Objectives Radiolabeled RGD and bombesin (BBN) peptides that specifically target integrin α_vβ₃ and GRPR are both promising for tumor imaging. We recently synthesized a RGD-BBN heterodimer with both the RGD and BBN motifs in one molecule. The ¹⁸F labeled RGD-BBN exhibited dual-receptor targeting property both in vitro and in vivo. We investigated that whether generator-eluted ⁶⁸Ga (t_1/2 =68 min) labeled RGD-BBN can be used to detect the breast tumors using microPET.

Methods RGD-BBN was conjugated with NOTA and labeled with ⁶⁸Ga.
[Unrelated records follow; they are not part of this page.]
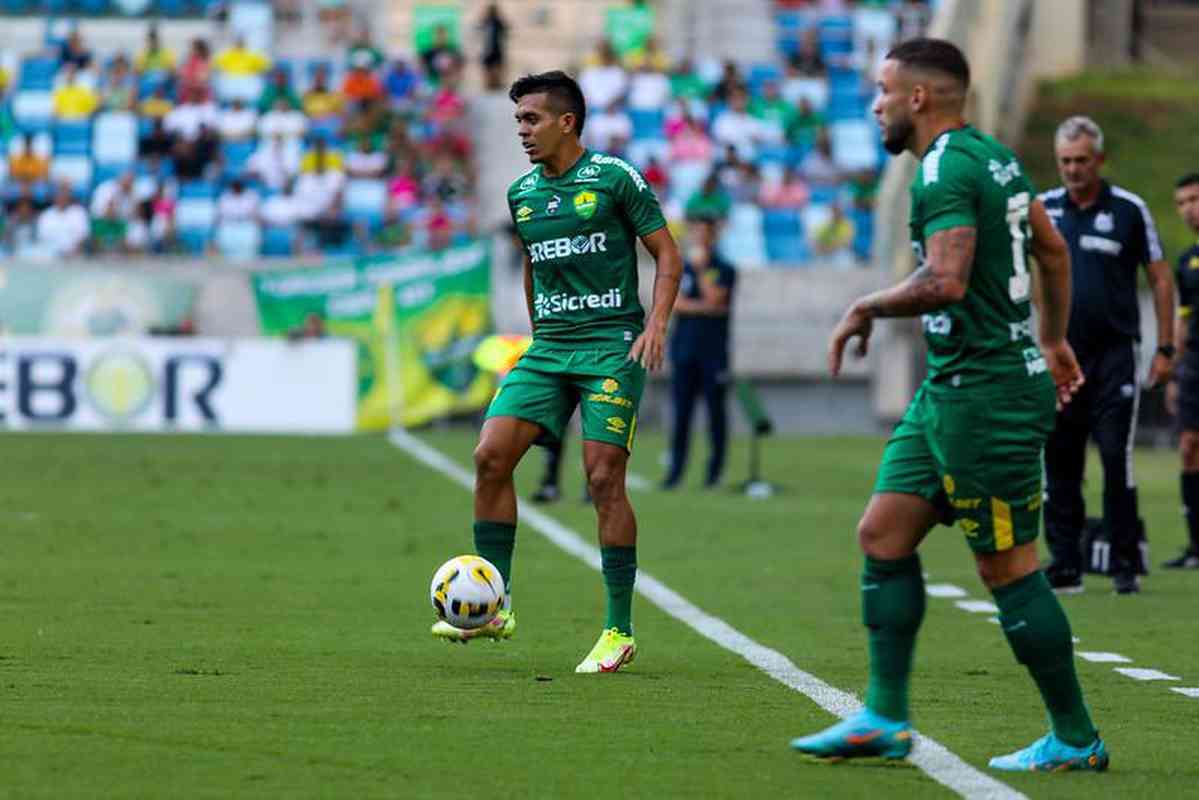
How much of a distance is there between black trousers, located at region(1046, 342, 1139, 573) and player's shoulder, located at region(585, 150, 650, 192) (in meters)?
3.84

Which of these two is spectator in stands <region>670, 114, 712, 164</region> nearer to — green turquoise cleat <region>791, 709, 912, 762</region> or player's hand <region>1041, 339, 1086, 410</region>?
player's hand <region>1041, 339, 1086, 410</region>

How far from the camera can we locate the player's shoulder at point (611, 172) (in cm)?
959

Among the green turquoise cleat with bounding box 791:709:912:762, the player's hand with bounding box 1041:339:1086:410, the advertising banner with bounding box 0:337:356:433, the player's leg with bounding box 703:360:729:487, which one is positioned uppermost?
the player's hand with bounding box 1041:339:1086:410

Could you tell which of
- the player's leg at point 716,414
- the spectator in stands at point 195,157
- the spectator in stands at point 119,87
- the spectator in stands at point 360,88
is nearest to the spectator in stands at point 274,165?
the spectator in stands at point 195,157

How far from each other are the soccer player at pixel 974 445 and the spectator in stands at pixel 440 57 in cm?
2776

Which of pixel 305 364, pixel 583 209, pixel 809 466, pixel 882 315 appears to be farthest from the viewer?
pixel 305 364

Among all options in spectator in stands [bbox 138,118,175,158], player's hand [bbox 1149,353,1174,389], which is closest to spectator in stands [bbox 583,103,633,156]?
spectator in stands [bbox 138,118,175,158]

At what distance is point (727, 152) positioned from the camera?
32375 millimetres

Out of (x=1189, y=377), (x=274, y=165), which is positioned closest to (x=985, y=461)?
(x=1189, y=377)

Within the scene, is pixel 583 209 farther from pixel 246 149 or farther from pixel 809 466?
pixel 246 149

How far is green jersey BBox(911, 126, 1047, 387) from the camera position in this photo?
6.91 metres

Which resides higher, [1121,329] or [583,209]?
[583,209]

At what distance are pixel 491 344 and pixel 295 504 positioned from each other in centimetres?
203

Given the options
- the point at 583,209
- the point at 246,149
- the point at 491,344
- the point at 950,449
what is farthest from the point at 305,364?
the point at 950,449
The cell uptake and in vivo tumor targeting efficacy of ⁶⁸Ga-NOTA-RGD-BBN were tested in MDA-MB-435 (GRPR^-/integrin α_vβ₃⁺) and T47D (GRPR⁺/integrin α_vβ₃ low expression) orthotopic breast cancer models.
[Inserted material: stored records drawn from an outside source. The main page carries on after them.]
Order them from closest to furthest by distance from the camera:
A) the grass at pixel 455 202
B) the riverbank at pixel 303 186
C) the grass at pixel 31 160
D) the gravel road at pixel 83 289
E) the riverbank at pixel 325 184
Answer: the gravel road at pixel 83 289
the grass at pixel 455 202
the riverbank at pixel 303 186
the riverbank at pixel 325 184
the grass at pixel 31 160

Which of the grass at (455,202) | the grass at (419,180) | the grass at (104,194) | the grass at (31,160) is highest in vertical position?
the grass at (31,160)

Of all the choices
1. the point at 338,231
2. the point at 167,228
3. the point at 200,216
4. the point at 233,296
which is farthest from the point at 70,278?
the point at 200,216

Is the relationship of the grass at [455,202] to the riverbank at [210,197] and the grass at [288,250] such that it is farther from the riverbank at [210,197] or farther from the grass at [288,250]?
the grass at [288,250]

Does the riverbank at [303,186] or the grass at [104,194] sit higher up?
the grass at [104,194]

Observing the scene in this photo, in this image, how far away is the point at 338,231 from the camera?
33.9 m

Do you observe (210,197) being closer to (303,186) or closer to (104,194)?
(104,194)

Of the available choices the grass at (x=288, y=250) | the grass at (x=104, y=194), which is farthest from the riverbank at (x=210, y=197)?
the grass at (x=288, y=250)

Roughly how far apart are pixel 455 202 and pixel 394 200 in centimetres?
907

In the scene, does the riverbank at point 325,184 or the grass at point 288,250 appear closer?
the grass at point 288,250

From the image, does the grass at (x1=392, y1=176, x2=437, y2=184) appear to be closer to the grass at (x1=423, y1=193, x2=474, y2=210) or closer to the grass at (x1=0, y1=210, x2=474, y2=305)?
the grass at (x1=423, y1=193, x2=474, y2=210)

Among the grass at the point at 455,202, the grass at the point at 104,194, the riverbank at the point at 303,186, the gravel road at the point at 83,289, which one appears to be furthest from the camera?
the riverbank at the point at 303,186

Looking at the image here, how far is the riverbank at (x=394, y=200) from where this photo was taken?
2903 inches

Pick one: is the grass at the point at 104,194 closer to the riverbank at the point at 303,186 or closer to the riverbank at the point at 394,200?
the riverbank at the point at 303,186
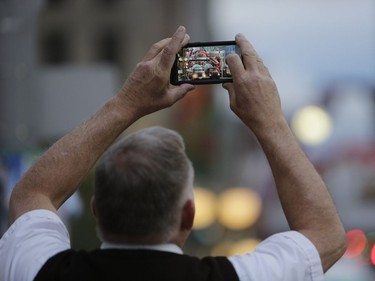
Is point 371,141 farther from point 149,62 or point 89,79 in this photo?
point 149,62

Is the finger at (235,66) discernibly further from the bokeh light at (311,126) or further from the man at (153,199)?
the bokeh light at (311,126)

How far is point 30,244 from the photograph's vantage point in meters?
3.11

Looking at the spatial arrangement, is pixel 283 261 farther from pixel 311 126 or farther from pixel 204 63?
pixel 311 126

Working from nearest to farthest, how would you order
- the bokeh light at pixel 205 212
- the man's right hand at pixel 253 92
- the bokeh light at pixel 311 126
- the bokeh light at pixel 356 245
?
1. the man's right hand at pixel 253 92
2. the bokeh light at pixel 356 245
3. the bokeh light at pixel 311 126
4. the bokeh light at pixel 205 212

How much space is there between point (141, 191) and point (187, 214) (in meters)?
0.16

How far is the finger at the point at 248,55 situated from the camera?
3266 mm

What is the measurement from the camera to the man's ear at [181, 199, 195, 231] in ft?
9.71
Results NOTA-RGD-BBN possessed comparable in vitro integrin α_vβ₃ binding affinity with NOTA-RGD and comparable GRPR binding affinity with NOTA-BBN. ⁶⁸Ga-NOTA-RGD-BBN had significantly higher %ID/g tumor uptake (2.85 ± 0.79 for T47D, 2.24 ± 0.73 for MDA-MB-435) compared with ⁶⁸Ga-NOTA-RGD (1.22 ± 0.48 for T47D, 1.48 ± 0.55 for MDA-MB-435) and ⁶⁸Ga-NOTA-BBN (2.35 ± 0.86 for T47D, 0.45 ± 0.08 for MDA-MB-435) in both the two breast tumor models at 1 h. ⁶⁸Ga-NOTA-RGD-BBN showed high contrast tumor imaging in both T47D and MDA-MB-435 tumors, while ⁶⁸Ga-NOTA-BBN can only detect the GRPR-positive T47D tumors, and the tumor uptake of ⁶⁸Ga-NOTA-RGD was very low in both models.

Conclusions The convenient synthesis, improved in vivo kinetics and dual-receptor recognition properties of ⁶⁸Ga-NOTA-RGD-BBN over its RGD and BBN analogs make it useful to detect cancers with both or either receptor expression patterns.